LLM student in India
Designating rights for nature is a potentially powerful way to open up the dialogue on nature conservation around the world and provide enforcement power for an ecocentric approach. The notion of a juristic person underlines the Judges’ argument for rights for river Goddesses and the argument that river Goddesses also constitute nature. Other legal and legislative initiatives in which rights of nature have been articulated around the world give some basis for this, as they have joined cultural or indigenous ideas of personhood with the preservation and conservation of nature.
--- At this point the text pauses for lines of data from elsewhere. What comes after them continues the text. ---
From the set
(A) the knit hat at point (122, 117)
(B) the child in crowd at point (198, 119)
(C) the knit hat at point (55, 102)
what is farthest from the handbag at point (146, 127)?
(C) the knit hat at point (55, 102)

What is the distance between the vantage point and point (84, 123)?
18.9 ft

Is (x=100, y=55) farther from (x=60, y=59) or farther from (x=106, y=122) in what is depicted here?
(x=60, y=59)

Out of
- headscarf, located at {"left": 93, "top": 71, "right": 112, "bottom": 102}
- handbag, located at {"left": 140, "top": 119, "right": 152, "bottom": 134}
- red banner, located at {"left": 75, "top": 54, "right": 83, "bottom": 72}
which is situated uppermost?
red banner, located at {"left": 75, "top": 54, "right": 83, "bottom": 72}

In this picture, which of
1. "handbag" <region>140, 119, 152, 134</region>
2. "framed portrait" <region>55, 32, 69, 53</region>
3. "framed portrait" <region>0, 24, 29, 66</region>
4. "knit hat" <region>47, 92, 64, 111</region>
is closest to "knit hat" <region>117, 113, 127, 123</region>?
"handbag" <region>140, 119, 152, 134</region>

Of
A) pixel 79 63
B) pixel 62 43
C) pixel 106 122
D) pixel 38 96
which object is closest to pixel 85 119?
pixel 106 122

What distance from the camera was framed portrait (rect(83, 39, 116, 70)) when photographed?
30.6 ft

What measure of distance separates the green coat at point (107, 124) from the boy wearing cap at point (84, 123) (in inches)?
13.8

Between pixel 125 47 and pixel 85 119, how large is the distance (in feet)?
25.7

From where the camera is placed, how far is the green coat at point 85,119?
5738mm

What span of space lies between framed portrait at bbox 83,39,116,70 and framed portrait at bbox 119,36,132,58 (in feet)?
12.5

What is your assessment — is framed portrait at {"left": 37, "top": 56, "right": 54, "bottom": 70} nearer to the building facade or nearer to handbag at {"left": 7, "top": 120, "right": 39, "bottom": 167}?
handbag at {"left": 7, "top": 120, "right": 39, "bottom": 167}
Conferring rivers a legal personhood is a great venture where this is accomplished by various countries. This paper looks at a fusion of legal traditions, religious worldviews, and practices of environmental protection and advocacy in the context of India. Apart from this, analysis of Bangladesh and New Zeland part was also put forwarded. It takes two specific legal cases in India and examines the recent high-profile rulings designating the rivers Ganga, Yamuna, and their tributaries and glaciers as juristic persons.
Research Paper
International Journal of Legal Science and Innovation, Volume 3, Issue 6, Page 354 - 362
DOI: https://doij.org/10.10000/IJLSI.111223This is an Open Access article, distributed under the terms of the Creative Commons Attribution -NonCommercial 4.0 International (CC BY-NC 4.0) (https://creativecommons.org/licenses/by-nc/4.0/), which permits remixing, adapting, and building upon the work for non-commercial use, provided the original work is properly cited.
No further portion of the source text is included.